Excerpted text
********************
Cohesins form chromosomal cis-interactions at the developmentally regulated IFNG locus

Abstract

As well as its role in sister chromatid cohesion, the cohesin protein complex is thought be involved in the control of gene expression. Hadjur et al. show here that cohesin is involved topologically and mechanistically in long-range interactions at the cytokine locus IFNG. As well as its role in sister chromatid cohesion, cohesin is thought to have a role in the control of gene expression. Here, cohesin is shown to form the topological and mechanistic basis for cell-type-specific long-range chromosomal interactions at the developmentally regulated cytokine locus IFNG. Cohesin-mediated sister chromatid cohesion is essential for chromosome segregation and post-replicative DNA repair1,2. In addition, evidence from model organisms3,4,5,6 and from human genetics7 suggests that cohesin is involved in the control of gene expression8,9. This non-canonical role has recently been rationalized by the findings that mammalian cohesin complexes are recruited to a subset of DNase I hypersensitive sites and to conserved noncoding sequences by the DNA-binding protein CTCF10,11,12,13. CTCF functions at insulators (which control interactions between enhancers and promoters) and at boundary elements (which demarcate regions of distinct chromatin structure)14, and cohesin contributes to its enhancer-blocking activity10,11. The underlying mechanisms remain unknown, and the full spectrum of cohesin functions remains to be determined. Here we show that cohesin forms the topological and mechanistic basis for cell-type-specific long-range chromosomal interactions in cis at the developmentally regulated cytokine locus IFNG. Hence, the ability of cohesin to constrain chromosome topology is used not only for the purpose of sister chromatid cohesion1,2, but also to dynamically define the spatial conformation of specific loci. This new aspect of cohesin function is probably important for normal development3,4,5,6 and disease7.
********************
Material provided
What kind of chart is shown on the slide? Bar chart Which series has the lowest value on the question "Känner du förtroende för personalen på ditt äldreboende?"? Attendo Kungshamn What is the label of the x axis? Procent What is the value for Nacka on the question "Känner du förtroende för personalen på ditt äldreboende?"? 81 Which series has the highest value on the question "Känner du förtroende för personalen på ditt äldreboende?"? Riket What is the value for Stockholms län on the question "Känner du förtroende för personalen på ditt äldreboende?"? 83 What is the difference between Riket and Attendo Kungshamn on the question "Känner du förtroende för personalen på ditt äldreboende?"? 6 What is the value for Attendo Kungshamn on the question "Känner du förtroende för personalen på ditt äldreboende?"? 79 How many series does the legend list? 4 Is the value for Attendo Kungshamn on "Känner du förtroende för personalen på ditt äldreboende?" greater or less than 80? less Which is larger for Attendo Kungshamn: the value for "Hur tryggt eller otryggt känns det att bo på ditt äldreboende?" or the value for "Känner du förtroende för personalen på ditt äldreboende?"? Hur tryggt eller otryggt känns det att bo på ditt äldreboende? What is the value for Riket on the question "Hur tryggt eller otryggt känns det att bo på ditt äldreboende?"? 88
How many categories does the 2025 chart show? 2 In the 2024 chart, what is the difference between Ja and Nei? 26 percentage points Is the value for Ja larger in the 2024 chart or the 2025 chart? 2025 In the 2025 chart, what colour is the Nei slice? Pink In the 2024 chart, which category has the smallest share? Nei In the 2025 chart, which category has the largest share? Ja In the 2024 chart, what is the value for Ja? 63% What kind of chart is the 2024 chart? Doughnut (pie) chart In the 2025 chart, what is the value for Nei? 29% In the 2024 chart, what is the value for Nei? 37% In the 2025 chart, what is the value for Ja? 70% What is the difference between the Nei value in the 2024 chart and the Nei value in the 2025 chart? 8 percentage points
********************
What you should do
Name every protein or protein complex that the cohesin abstract mentions by name.

Answer section
Cohesin (the cohesin protein complex), CTCF, DNase I